The latest statistical first release from the Higher Education Statistics Agency (HESA) was made on 15th January. New part-time enrolments (often, but not always, mature students) have fallen by 8% across the whole sector, adding to a 15% decline from the previous year. New full-time enrolments have increased by 1%.
Table 10 of the release provides a detailed analysis of OU student numbers (who are all considered to be part-time, regardless of the intensity of study undertaken). This has allowed me to update the chart I created last year.
The chart shows a year on year decline of 10.3% in overall student numbers, with an 11.7% decline in undergraduates. However, the number of postgraduate students has increased by 8.8%, albeit still below the number being taught by the OU in 2011/12.
The OU has, of course, taken steps to ensure that it is able to survive in the current climate, not least by the nearly four-fold increase in module fees charged to students domiciled in England who are not on transitional fee arrangements.

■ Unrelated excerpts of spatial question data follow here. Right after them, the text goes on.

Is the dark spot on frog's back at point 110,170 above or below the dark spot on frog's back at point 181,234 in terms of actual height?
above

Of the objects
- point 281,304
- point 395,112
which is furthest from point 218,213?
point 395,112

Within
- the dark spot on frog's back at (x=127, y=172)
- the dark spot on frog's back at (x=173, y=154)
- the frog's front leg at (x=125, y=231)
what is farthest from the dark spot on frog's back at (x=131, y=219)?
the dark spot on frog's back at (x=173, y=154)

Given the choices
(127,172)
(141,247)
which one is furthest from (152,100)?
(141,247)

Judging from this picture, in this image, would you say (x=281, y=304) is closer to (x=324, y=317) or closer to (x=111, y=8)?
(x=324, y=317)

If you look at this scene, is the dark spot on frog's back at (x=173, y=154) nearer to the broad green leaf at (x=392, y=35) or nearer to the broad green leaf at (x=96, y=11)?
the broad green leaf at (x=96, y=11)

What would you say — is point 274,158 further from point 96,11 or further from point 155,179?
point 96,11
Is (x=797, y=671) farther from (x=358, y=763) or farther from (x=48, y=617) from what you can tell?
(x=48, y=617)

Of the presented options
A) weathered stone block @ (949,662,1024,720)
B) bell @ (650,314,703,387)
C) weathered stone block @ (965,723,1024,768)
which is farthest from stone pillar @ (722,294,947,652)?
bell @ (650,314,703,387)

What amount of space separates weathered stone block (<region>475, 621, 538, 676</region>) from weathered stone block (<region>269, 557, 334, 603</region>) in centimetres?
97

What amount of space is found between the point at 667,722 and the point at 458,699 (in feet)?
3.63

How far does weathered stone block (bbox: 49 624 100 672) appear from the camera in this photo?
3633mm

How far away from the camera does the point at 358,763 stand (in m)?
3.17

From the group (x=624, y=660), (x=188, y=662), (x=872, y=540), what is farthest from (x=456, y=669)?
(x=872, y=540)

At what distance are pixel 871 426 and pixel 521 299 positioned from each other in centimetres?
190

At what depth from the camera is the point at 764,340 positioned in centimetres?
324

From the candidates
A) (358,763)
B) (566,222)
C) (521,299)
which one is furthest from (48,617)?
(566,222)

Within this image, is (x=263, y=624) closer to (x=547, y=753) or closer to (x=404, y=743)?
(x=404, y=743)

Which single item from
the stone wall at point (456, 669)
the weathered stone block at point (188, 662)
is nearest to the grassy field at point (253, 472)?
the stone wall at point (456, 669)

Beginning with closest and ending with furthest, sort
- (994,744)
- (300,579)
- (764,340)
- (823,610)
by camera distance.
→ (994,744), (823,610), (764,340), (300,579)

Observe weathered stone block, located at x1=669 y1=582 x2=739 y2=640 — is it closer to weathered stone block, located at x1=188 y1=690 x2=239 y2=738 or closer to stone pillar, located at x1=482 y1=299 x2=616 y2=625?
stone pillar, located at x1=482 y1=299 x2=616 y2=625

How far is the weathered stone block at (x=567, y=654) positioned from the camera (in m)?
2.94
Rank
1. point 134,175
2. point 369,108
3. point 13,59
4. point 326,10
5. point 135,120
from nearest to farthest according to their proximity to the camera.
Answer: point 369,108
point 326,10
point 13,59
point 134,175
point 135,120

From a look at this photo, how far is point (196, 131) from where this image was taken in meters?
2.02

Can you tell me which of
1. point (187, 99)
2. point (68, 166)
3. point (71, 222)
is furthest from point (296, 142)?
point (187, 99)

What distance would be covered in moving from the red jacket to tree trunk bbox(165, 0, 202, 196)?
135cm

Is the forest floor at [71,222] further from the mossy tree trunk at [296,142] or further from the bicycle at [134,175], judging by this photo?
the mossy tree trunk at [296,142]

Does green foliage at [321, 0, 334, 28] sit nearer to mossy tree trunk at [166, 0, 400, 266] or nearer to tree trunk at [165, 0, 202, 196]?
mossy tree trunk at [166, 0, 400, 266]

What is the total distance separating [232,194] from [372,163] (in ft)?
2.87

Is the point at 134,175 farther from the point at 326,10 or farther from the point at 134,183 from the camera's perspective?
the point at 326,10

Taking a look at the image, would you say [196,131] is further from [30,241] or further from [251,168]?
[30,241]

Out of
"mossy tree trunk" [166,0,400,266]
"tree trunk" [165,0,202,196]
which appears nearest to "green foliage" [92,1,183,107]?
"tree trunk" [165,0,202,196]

However, you can’t help but worry when you see figures like these for (a) the health of the institution and (b) the impact that changes in HE funding arrangements must be having on those who want or need to re-skill themselves later on in life. Lifelong learning continues to be undervalued by this government in much the same way that the previous Labour government undervalued it when they removed ELQ (equivalent or lower qualification) funding in 2008.
Perhaps there’s a glimmer of hope on the horizon. At the end of last year, UCAS released figures demonstrating that the number of students placed at UK HE institutions in 2014 reached an all-time high (these acceptances will of course be reflected in next year’s release from HESA). However, it would be misleading to extrapolate this data to the Open University as UCAS do not administer their admissions.
I wish Peter Horrocks, the new vice-chancellor of the OU, every success in the role which he is due to start on the 5th May, a mere two days before the general election. Let’s hope that whatever colour(s) the next government consists of they will be rather more sympathetic to the needs of lifelong learners than the last two have been.